» **WRITTEN INSTRUCTION 1**
Reproduce the passage from the email exchange about the brujo below, starting with "Hi gav, you're" and going on through "i suspect both.".
» **WRITTEN INSTRUCTION 2**
Answer these questions using the email exchange about the brujo below:
(a) What date and time appear on the quoted message?
(b) Whom does gav call the biggest brujo of them all in modern times?
(c) What profession does gav say that person had?
» **WRITTEN INSTRUCTION 3**
Continue the email exchange about the brujo and Gandhi below from the point where it stops.

Hello everyone,

----------------------------------------
> Date: Sun, 22 Mar 2009 00:12:06 -0700
> From: [email protected]
> To: [email protected]
> Subject: Re: [MD] The Brujo
>
>
> hi dan, thanks for that story.
 
Hi gav, you're welcome.

>gav:
> i am more on walter's side re: astrology. not inferring causative relations, 
> just saying everything's an analogue all the way down and up...think the 
> stars and planets are 'out there'?
 
Dan:
agreed. walter is an allegory like everything else. as a person who has spent 
countless hours under a dark starry sky, i honestly don't know if those stars 
and planets are really out there or not. i suspect both.

>
> been thinking about another brujo - the biggest brujo of them all in modern 
> times: gandhi. he provided the cosmic balance to hitler. he kicked the 
> british out of india by being a peasant, by being honest, by being brave, by 
> refusing to hate anything and by being very very smart. he was after all a 
> distinguished attorney.
>
> we see nowadays a situation that seems hopeless to us (does to me a lot 
> anyway) but if one man can free 700 million indians...how can we not succeed?

» **INFORMATION GIVEN**
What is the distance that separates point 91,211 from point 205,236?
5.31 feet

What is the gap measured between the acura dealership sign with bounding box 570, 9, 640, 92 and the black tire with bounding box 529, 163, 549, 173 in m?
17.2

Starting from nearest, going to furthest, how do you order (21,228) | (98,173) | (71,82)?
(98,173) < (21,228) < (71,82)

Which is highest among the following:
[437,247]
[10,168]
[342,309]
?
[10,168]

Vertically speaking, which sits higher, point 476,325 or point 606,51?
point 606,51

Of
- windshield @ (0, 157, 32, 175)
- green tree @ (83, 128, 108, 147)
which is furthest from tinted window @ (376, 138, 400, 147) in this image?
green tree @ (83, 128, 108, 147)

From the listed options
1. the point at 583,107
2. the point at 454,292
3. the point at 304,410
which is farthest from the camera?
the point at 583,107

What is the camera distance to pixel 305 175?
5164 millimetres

» **EXERCISE RESULT 1**
Hi gav, you're welcome.

>gav:
> i am more on walter's side re: astrology. not inferring causative relations, 
> just saying everything's an analogue all the way down and up...think the 
> stars and planets are 'out there'?
 
Dan:
agreed. walter is an allegory like everything else. as a person who has spent 
countless hours under a dark starry sky, i honestly don't know if those stars 
and planets are really out there or not. i suspect both.

» **EXERCISE RESULT 2**
(a) Sun, 22 Mar 2009 00:12:06 -0700
(b) Gandhi
(c) He was a distinguished attorney.

» **EXERCISE RESULT 3**
>
> what i am getting at is that we need to learn this lesson. gandhi 
> SUCCEEDED.he succeeded because he strategically outhought the empire and 
> because he was real, normal - humble. because he had nothing!
>
> he never reflected back the violence that the british showed him and the 
> indian people. and when violence was shown by indians he refused to accept 
> and fasted til he died or they stopped.
>
> the simple truth of gandhi's victory seems salient today - non-cooperation. 
> it is simple, it is direct, it is non-violent but it is not passive - it is 
> very very active. the english could not govern india without the consent of 
> the indians - so simple. and when they withdrew their co-operation india 
> stopped. and no amount of brutality could deflect their collective spirit. 
> 'you can break my bones, even kill me but then you will only have my dead 
> body - not my obedience'
>
> what is our empire? what is our raj? well to return to that cosmic twin of 
> gandhi's - hitler, we see the picture emerge. hitler won. we have to face 
> that truth. we live in a totalitarian world, a fascist world. this is the 
> fact of the matter. the empire is everywhere and primarily it is in our heads.
>
> our occupying power is the giant's voice that occupies our minds. we are all 
> occupied, to a greater or lesser extent. no man is an island. we cannot free 
> ourselves without everyone being free.
>
> no one is free: not the slave, not the master. as long as division remains we 
> have only the totality of global fascism, not the unity of a sane world.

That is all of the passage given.